Is this expected behavior? Should I be able to use system threads to draw samples in parallel faster than I would be able to draw the same number of samples serially?
If you define STAN_THREADS then the AD stack is treated thread local. This then allows you
to run stan models inside threads (so different chains can run in parallel using threads)
you can take advantage of parallelization within a chain if your stan model uses the new map_rect
What you describe sounds like there is no performance degradation when switching on STAN_THREADS which is great as I would expect this to happen. The thread local thing adds overhead to everything, but that overhead will be model/platform/compiler specific.
What you’ve described is what I anticipated happening. In practice, I’m not able to get different chains to run in parallel using threads. Is there a test which verifies this functionality?
I’ve tried making some quick modifications to cmdstan to do parallel sampling in threads but I’m ending up with segfaults (it works).
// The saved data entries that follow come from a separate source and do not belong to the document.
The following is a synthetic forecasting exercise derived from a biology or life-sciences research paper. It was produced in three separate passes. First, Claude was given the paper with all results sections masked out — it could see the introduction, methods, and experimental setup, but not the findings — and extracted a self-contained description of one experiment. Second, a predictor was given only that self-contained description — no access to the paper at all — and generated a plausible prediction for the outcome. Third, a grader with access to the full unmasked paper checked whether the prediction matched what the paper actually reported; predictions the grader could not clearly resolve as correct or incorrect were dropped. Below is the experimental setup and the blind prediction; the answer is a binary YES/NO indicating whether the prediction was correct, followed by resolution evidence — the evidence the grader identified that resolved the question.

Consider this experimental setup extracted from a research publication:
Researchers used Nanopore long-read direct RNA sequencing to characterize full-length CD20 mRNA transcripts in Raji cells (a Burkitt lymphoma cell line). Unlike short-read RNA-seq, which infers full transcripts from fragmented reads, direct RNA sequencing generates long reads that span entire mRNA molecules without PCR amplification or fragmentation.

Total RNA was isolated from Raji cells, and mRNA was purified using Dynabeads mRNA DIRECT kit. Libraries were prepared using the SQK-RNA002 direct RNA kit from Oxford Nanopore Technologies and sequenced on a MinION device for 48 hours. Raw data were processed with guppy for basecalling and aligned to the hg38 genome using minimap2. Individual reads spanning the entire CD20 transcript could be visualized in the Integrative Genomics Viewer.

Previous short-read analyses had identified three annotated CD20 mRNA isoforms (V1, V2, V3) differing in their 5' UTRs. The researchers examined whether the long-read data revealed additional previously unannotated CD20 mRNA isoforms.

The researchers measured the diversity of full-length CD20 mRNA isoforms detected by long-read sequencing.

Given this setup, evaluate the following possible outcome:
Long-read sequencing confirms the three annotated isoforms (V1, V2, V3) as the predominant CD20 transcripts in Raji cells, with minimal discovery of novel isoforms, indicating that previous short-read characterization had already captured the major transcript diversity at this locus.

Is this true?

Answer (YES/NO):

For example, I’ve rewritten cmdstan/main.cpp to be this:
I spoke too soon. It works fine when the threads are created in C++. The source of the problem must be that I’m creating the threads in Python – or somewhere else.
Python threads aren’t threads in that sense, hence my question. From your description it sounds like the GIL isn’t being released, while wrapping a C++11 thread and releasing the GIL would work.